# overestimating and underestimating quotes



## rtztgue (Jul 9, 2010)

Getting quotes exactly right is difficult, but we are usually close. Every once in a while we will get one wrong by quite a bit. Low and high. I am curious to know how some of you handle this. The last two that fell into this category was with one quote low, and the other high. We ate the low one and kept the high one. We figure that business tends to balance out this way. 

On the topic of bidding low I have asked other contractors what they do with respect to unforseen circumstances. The general feel I get is that it is an art form and varies from contractor to contractor. This last bid where we were high was a similar situation. We expected X amount of problems (unusual job nobody wanted) and it turned out to be easy once we got into it.... so we left the bid as is and finished the job.

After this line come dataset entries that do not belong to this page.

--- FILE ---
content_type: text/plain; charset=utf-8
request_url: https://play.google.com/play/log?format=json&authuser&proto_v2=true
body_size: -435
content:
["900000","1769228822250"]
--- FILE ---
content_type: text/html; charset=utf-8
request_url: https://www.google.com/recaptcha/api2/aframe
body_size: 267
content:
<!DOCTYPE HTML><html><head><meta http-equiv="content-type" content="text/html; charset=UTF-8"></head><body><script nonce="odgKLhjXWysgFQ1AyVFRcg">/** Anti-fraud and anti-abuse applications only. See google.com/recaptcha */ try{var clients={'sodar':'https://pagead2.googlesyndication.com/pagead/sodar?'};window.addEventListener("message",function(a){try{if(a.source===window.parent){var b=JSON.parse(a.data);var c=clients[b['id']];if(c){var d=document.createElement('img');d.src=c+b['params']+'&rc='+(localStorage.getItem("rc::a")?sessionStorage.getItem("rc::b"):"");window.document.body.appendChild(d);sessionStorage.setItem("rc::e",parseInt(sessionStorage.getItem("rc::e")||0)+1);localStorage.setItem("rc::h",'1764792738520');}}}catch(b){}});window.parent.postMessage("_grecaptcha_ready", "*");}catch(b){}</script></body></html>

Call is bidding Karma. Sometimes low, sometimes high but it balances out.

Other opinions and strategies?


----------



## PCI (Jun 8, 2012)

I am very rarely low. I try to imagine every problem that I have run into in the past and add it to my proposal. I hardly ever run into every problem I have budgeted for and therefore I am better off for it. I do have a line for hidden items, but it had better be something unusual and not something that I have missed. I eat the cost of missed items. If it is project that has a lot of customer choices ie kitchens, then I try to do a cost plus proposal to cover myself.


----------



## thom (Nov 3, 2006)

Part of the job of a GC bidding fixed price jobs is providing insurance, insurance that the work described will be provided for the price quoted. Oftentimes people would ask "what if the job turns out cheaper than you figured?". My answer: "You will never know, nor will you know if the job turns out to be more expensive." 

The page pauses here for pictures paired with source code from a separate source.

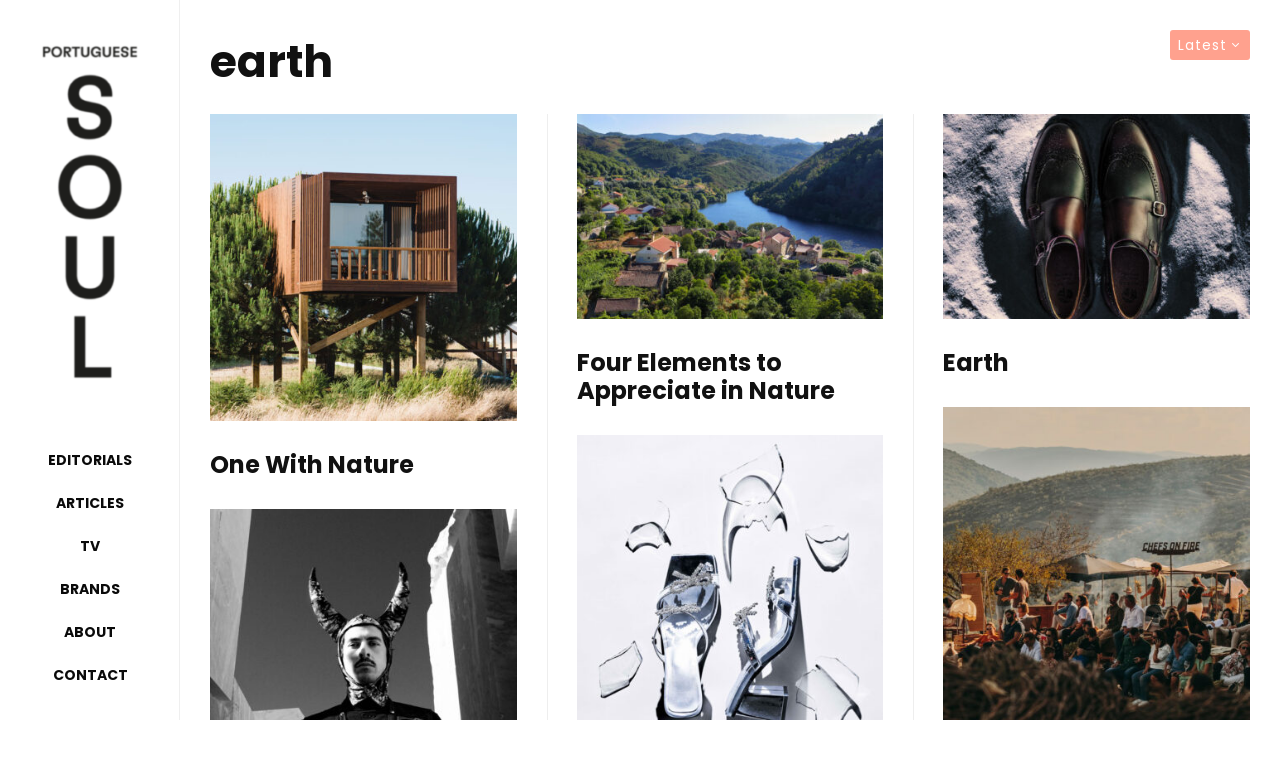

--- FILE ---
content_type: text/css
request_url: https://portuguesesoul.com/wp-content/themes/zeen-child/estilos/style-menu-responsivo.css?ver=4.5.6
body_size: 1089
content:
/* ------------------------------------------------------------------------ */

/* ------------------------------------------------------------------------ */
/* R E S P O N S I V I D A D E */
/* ------------------------------------------------------------------------ */


@media only screen and (min-width: 768px) and (max-width : 1023px)  {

My quote was to provide specific work for a specific price. After that, my cost is not relevent to my customer.


----------



## r4r&r (Feb 22, 2012)

thom said:


> oftentimes people would ask "what if the job turns out cheaper than you figured?". My answer: "you will never know, nor will you know if the job turns out to be more expensive."
> 
> my quote was to provide specific work for a specific price. After that, my cost is not relevent to my customer.


amen!!!


----------



## RhodesHardwood (Jun 28, 2010)

If you are in a line of work that is nearly impossible to give an accurate quote, I feel that the most important thing for you to do is to make sure the client is very informed of this. Taking that few minutes to make this very clear can and will save a lot of problems.


----------



## allcityexterior (Jan 20, 2012)

When I bid low I honor it. I've run into this with doing a quote and then finding out the homeowner has a coupon from Angies List that I forgot was available. But do the work and make the customer happy. 

__________________________________
Madison Roofing Siding Contractor Madison


----------



## Tscarborough (Feb 25, 2006)

2-10% used to be the normal spread for competent contractors for bid work, for the last 5 years it has been 10-40%. Someone can't bid for ****.


----------